Я немного передохнул и вздохнул:
— Многие говорят, что с Гутенбергом началась новая эпоха.
— Не новое время, а конец времени! — Фролло прижал руки к стене. — Конец Собора, истинного благовещения. Малое побеждает большое, неважное — главное. Больной зуб разъедает всего человека.
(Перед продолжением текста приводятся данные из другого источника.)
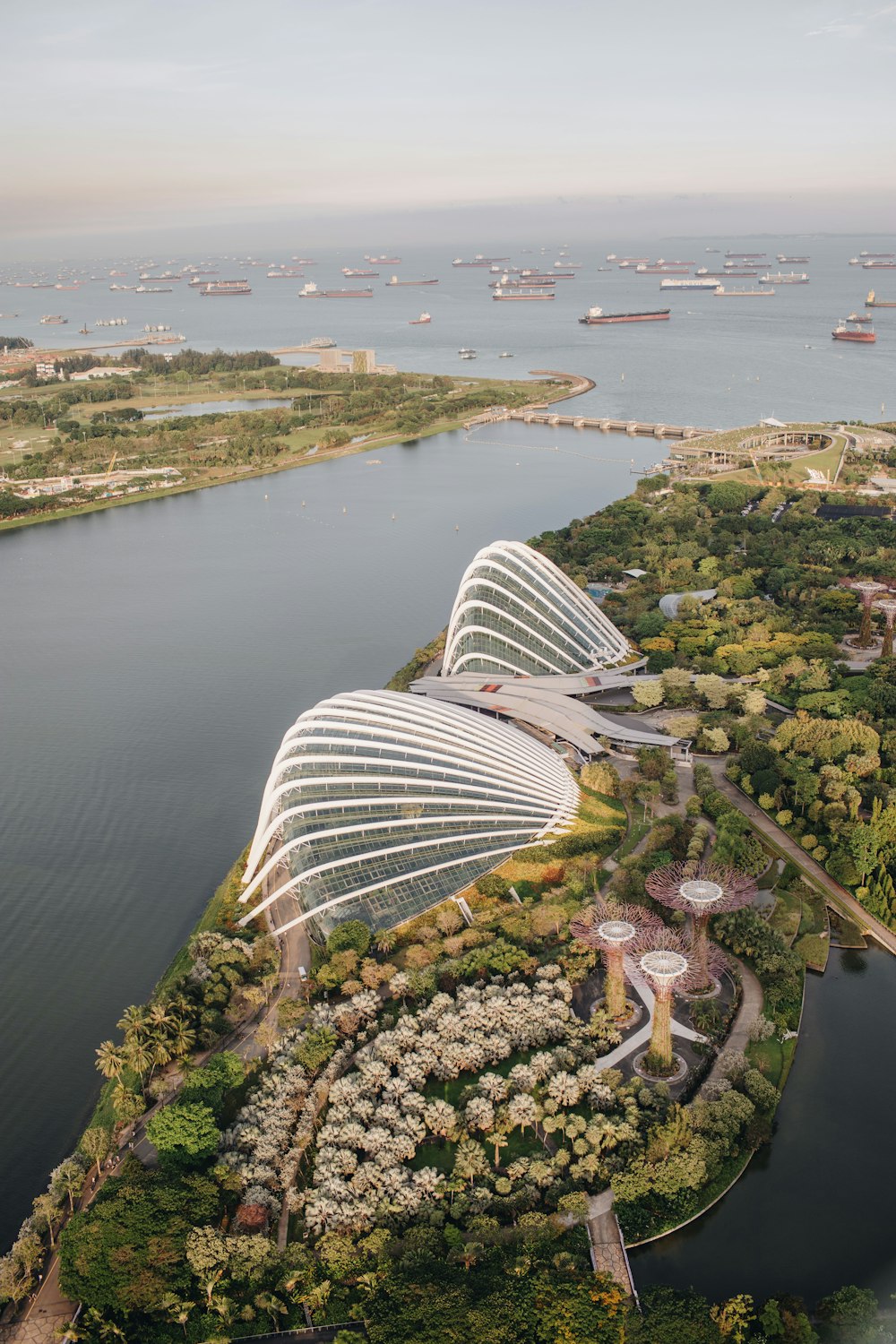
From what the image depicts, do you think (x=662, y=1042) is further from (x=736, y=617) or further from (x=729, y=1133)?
(x=736, y=617)

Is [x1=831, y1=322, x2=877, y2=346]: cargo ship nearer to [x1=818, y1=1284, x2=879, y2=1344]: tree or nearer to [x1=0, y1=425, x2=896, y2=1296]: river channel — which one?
[x1=0, y1=425, x2=896, y2=1296]: river channel

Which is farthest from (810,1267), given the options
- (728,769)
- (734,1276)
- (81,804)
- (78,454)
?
(78,454)

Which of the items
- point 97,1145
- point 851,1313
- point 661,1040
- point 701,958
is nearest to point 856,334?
point 701,958

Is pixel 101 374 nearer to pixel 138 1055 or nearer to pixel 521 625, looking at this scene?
pixel 521 625

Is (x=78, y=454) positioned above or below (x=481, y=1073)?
above

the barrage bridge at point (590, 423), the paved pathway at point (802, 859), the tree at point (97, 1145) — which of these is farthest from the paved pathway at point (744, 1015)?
the barrage bridge at point (590, 423)

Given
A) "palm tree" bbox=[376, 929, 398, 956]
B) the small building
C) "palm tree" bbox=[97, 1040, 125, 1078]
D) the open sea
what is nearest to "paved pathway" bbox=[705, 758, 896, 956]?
the open sea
Крыса из Нила убивает крокодила, рыба-меч — кита, а книга убьет Собор, веру!
— Вера должна быть слабой, если ее может победить изобретение человека.
Глаза Фролло, которые и в самом деле все еще искали в камне Собора вечность, повернулись ко мне — печальные, прибитые.
— Вы не понимаете, о чем идет речь, мой друг. Вы хвалите изобретение, которое однажды лишит вас постоянного заработка. Разве это не пагубно? Давайте молиться, чтоб настал день Страшного суда, прежде чем мир веры превратится в мир проклятых и ложных мыслей, прежде чем материя одержит свою окончательную победу над душой!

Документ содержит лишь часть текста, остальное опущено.